Foi há dois anos que a AfD conquistou os primeiros lugares nas assembleias regionais. Petry foi eleita pela Saxónia, um dos 16 estados federais alemães.  Com 15% dos votos a nível nacional, a AfD já ultrapassou os 5% mínimos para entrar no Parlamento nacional. No Mecklenburg-West Pomerania, o Estado natal de Ângela Merkel, em 4 de setembro passado, a AfD ficou em segundo lugar (atrás do SPD), com 20,8%, à frente do partido de Merkel. Isto é mais notável quanto nas eleições anteriores a AfD nem sequer tinha concorrido.
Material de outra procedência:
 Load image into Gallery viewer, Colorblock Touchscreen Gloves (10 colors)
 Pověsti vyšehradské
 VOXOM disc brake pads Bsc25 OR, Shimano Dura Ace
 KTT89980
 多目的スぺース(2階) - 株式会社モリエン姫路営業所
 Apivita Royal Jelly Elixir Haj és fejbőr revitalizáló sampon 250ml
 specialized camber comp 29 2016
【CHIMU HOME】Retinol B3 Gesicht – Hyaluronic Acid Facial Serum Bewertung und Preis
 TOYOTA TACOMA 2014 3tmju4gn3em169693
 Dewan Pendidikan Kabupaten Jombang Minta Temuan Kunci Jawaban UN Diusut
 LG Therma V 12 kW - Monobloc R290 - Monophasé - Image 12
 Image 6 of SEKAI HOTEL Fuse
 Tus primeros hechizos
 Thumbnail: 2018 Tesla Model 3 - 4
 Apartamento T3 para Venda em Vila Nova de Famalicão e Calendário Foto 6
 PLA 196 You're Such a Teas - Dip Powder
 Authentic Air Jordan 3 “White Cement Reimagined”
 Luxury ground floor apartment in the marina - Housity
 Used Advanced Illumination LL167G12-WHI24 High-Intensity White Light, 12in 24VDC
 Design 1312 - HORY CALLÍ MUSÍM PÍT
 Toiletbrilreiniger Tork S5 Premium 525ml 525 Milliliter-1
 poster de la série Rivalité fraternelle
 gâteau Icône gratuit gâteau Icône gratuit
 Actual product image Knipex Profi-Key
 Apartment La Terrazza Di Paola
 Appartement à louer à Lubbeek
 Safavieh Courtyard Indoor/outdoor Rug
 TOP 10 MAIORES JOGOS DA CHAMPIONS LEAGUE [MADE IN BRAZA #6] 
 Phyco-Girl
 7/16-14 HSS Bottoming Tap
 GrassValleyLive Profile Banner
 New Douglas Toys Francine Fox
Segundo Petry, o grande sucesso do partido nestes dois anos foi a decisão de Merkel de abrir as fronteiras aos refugiados sírios.

Os relatos vindos da Alemanha por emigrantes portugueses variam muito segundo os receios e cor política das testemunhas, mas é inegável que lá, como nos outros países europeus que receberam as maiores vagas, o clima mudou completamente. Há a natural desconfiança perante os recém-chegados, mas também há a postura pouco conciliatória dos próprios imigrantes, conforme muitos relatos. Os problemas de linguagem e de adaptação cultural são incontornáveis.

Frauke Petry não precisa de uma postura muito radical para beneficiar deste caldeirão quase em ebulição. As suas posturas de extrema-direita até podem parecer razoáveis, desde que ditas a pessoas devidamente assustadas em momentos de grande tensão. Segundo ela, é a imprensa alemã, com uma tendência liberal, que tem tentado desdramatizar as dezenas de incidentes, justificando-os um a um por motivos não racistas; na verdade há um padrão de inadaptação cultural e, insiste Petry, não há que procurar a adaptação. Os seus comentários batem nas teclas de sempre: “Fui visitar um centro de refugiados e é verdade que eles não estão bem instalados, mas também é verdade que vi comida e excrementos atirados às paredes e um comportamento incivilizado.(...) A maioria dos refugiados são uma ameaça a valores alemães, tais como a separação entre a igreja e o estado e a liberdade de imprensa. (...) Os que requerem asilo por vezes chegam duas horas atrasados à avaliação das comissões, enquanto aos alemães não se perdoa um atraso de quinze minutos numa marcação com as autoridades.” E assim por diante, uma longa lista que soa muito pertinente aos ouvidos dos eleitores.

A pergunta que se coloca neste momento é se a AfD irá roubar eleitorado aos democratas-cristãos (CDU), ou se a CDU se chegará à direita para impedir o crescimento da AfD. Até há pouco tempo, o patriotismo era mal visto na Alemanha, como um resquício do nacionalismo nazi; mas, à medida que os carrascos e as vítimas do nazismo vão morrendo, a nova geração vê o patriotismo como uma defesa justificável dos valores coletivos, tal como acontece noutros países. Nesta mudança geracional também o AfD sai a ganhar.

Parece quase inevitável que a alternativa para a próxima Alemanha inclua Frauke Petry.